N°2 states “the complaint’s exhibits contradict its allegations of a breach,” this warrants an explanation. Bel Air’s lawyers claim negligence due to lack of responsiveness to alerts of fraudulent behavior, but they filed their first notice on February 7. Zillow responded on the same day to say they were working on it. A second notice is filed on the 9th, and Zillow finally blocks User X’s access on the 12th. Despite the problem being solved in five days, Bel Air threatened legal action on the 12th and proceeded to file on the 24th.

Now, time is money, but unless you’ve had a markedly different experience with customer service than me, five days is a pretty good turn-around. The inference is that this one five-day period was crucial enough to sink Billionaire’s value and cost them real prospective buyers… but considering it’s been on the market for two years and has already seen a reduction from an asking price of $250 million (!) to $150 million (still !), it’s a little hard to buy that argument. In fact, the third and fourth rebuttals in Zillow’s motion to dismiss make that exact point: “3) the complaint contains no facts to support its conclusory allegation of causation, and 4) its allegations of harm are too speculative to satisfy the federal pleading standard.”

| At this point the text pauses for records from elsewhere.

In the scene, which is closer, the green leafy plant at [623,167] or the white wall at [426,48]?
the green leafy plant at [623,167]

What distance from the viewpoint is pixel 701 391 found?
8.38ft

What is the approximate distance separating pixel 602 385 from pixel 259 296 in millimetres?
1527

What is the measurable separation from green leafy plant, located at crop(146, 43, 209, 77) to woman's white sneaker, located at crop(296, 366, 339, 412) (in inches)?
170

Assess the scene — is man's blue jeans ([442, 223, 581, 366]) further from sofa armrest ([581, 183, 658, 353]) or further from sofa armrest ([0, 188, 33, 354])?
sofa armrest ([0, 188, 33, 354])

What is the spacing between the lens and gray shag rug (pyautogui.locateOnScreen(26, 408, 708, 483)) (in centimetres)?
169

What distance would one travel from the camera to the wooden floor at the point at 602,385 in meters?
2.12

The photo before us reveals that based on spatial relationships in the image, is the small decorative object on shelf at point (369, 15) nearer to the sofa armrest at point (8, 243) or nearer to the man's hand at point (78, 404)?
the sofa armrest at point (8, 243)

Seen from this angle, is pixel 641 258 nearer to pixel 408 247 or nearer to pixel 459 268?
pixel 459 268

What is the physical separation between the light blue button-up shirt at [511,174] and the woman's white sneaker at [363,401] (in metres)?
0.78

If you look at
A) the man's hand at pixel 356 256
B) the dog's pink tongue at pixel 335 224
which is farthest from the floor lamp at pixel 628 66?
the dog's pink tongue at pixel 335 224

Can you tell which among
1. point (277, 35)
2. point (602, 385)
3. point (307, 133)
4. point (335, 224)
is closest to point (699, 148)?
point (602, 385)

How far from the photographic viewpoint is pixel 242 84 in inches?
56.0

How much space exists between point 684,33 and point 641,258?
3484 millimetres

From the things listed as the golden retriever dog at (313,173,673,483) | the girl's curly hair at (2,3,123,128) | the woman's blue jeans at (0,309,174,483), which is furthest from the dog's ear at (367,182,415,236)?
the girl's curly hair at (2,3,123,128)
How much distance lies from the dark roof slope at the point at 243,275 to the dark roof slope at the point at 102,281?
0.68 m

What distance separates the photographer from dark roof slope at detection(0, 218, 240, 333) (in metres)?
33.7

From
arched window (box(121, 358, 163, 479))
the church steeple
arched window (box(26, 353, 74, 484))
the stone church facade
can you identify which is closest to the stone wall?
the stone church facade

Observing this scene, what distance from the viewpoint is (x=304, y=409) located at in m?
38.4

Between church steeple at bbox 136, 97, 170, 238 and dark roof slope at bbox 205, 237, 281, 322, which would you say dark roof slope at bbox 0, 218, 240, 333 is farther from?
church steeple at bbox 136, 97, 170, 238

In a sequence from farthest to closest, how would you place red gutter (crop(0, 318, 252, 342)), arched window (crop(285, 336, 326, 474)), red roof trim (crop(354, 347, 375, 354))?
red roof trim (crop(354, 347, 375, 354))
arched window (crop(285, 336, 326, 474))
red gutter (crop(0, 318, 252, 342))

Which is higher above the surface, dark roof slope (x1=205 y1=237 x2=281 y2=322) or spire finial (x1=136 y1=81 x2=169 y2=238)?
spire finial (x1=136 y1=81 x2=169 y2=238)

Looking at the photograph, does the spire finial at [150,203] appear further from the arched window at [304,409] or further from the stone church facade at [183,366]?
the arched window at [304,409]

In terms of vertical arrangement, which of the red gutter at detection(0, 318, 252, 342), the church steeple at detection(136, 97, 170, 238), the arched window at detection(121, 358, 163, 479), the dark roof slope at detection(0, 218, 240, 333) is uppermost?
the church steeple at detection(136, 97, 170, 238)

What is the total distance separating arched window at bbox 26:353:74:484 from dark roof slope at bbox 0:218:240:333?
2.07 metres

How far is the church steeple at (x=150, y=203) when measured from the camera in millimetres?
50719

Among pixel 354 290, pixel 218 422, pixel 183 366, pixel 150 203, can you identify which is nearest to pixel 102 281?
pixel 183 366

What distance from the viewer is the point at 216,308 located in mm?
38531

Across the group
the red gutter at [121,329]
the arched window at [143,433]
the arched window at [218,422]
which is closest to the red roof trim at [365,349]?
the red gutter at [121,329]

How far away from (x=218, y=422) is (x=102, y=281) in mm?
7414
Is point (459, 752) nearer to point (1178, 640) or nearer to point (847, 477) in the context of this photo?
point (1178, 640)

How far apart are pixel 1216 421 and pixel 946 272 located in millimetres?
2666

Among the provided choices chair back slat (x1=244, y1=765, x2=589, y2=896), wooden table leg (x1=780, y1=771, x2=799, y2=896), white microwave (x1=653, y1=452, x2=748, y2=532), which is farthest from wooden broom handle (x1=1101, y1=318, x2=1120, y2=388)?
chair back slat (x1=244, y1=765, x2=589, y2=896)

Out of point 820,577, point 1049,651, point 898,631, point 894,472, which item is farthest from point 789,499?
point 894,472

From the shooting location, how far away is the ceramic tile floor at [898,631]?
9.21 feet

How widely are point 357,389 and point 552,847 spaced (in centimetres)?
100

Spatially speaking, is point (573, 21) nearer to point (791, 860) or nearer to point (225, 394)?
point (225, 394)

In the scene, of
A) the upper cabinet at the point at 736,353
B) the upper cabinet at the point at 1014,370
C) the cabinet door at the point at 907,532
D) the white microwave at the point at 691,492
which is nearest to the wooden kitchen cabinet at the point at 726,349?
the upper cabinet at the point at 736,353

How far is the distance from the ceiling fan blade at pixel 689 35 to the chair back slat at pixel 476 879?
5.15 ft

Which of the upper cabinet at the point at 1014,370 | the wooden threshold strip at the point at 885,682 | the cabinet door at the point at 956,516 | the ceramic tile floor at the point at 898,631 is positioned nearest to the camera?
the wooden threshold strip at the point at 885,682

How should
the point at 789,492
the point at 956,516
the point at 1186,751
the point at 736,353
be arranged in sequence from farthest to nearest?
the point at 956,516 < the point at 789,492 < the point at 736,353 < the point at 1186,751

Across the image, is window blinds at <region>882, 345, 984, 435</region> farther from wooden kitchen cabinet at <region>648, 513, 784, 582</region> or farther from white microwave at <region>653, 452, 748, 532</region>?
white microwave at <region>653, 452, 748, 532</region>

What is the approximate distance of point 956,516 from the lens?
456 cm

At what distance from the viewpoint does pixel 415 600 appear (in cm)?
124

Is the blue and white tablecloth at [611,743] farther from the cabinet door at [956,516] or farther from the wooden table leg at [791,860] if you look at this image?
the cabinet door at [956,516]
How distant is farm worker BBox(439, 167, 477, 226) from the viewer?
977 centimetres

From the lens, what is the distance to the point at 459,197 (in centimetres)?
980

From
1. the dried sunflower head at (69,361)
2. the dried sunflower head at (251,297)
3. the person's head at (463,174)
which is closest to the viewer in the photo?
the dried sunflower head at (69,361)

It’s possible Jeff Bezos was browsing Zillow for a luxury home with 21 bathrooms and a candy wall in Bel Air during the exact week when all of this went down and immediately decided to give up on the property. But is it probable? W&S’s dismissal makes sure to note that Bel Air does not “plausibly allege that any buyers were discouraged from purchasing the property,” and that the implication that our hypothetical Bezos “would decide whether or not to make a $150,000,000 financial investment based on a brief review of a Zillow listing stretches the word ‘plausibility’ beyond its limits.”

You gotta love it when the claws come out. Me-ow.

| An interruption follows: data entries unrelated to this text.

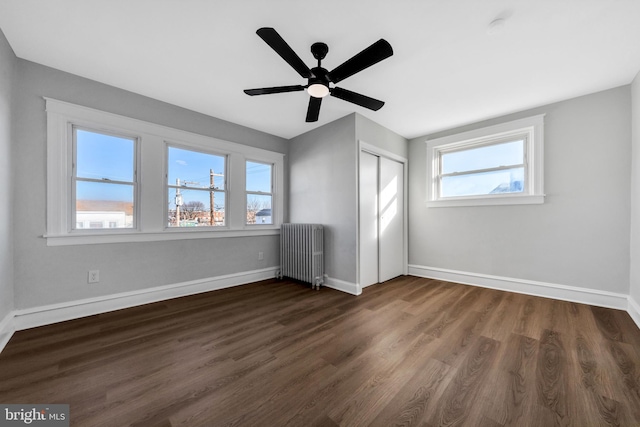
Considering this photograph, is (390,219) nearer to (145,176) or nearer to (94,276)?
(145,176)

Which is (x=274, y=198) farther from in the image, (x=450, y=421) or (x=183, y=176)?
(x=450, y=421)

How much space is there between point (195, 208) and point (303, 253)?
170 centimetres

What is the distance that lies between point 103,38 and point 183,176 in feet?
5.30

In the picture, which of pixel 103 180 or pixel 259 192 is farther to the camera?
pixel 259 192

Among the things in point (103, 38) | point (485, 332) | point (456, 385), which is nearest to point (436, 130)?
point (485, 332)

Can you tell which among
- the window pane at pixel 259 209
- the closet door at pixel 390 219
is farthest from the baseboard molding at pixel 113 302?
the closet door at pixel 390 219

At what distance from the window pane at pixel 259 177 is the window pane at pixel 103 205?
5.21 ft

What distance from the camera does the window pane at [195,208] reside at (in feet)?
10.5

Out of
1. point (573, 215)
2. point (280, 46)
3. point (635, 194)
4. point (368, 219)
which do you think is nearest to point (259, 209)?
point (368, 219)

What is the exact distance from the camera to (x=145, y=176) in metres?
2.91

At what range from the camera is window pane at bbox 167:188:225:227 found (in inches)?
126

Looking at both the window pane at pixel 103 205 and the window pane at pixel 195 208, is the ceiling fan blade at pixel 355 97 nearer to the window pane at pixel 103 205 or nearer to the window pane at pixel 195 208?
the window pane at pixel 195 208

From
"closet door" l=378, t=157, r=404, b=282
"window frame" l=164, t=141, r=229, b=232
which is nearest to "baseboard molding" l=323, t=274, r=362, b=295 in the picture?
"closet door" l=378, t=157, r=404, b=282

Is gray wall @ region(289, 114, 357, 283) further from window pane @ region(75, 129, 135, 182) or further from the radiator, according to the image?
window pane @ region(75, 129, 135, 182)
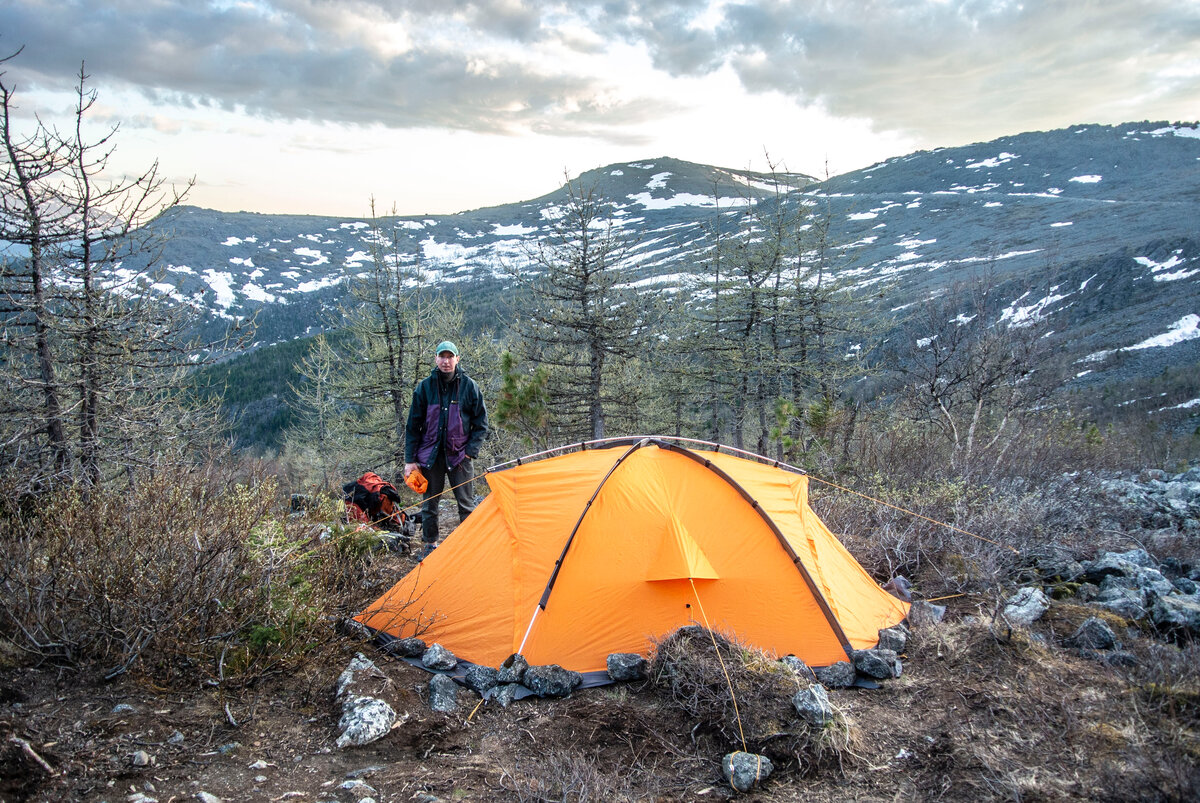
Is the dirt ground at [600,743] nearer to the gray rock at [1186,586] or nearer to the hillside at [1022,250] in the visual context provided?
the gray rock at [1186,586]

Bel Air’s legal counsel stated, “we exposed a huge flaw in Zillow’s screen system that is not subject to immunity. We didn’t file the lawsuit for publicity, we filed it for damages.” The first part is definitely correct. Regardless of the merit of Bel Air’s suit, Zillow’s security is absurd, especially considering the current focus on online privacy and the fact that sites like Trulia and Zillow have been used by burglars to scope out expensive homes. But the second sentence… well.

The 38,000-square-foot property is almost unbelievable in its opulence – despite being advertised for a single family, it includes 12 bedrooms, five bars, two rooms dedicated exclusively to drinking champagne, a Louis Vuitton-designed bowling alley, a helipad with an inoperable Airwolf replica helicopter, and a moat. A moat. The place has its own website and Wikipedia page. It’s clearly not intended to fly under the radar. Plus, the lawsuit has been covered by The Washington Post, Forbes, the Chicago Tribune, and the British Daily Mail, among others, often with grand descriptions of Billionaire. That’s a hell of a publicity boost.

The timing of the hacking is unfortunate as well, coming as it does off the back of a lackluster quarter and a CEO swap for Zillow. The motives of User X are pretty mysterious, too. There wasn’t any money to be made with this hack, so the only motivations are straight-forward, unconvincing trolling or some sort of sabotage. The only thing we seem to know is that the hacks came from a Chinese IP address, but since it’s pretty elementary to fake that sort of thing, that doesn’t mean much.

But hey. The news cycle nowadays seems directed by Buñuel with set design by Dalí. Maybe it really was just a bored member of the Politburo taking time off faking climate change statistics to get one over those decadent bourgeois Americans. It wouldn’t be the weirdest thing to happen this past month, even. Speaking of which, does Zillow list properties in Greenland? I’m on the hunt for a new Summer home.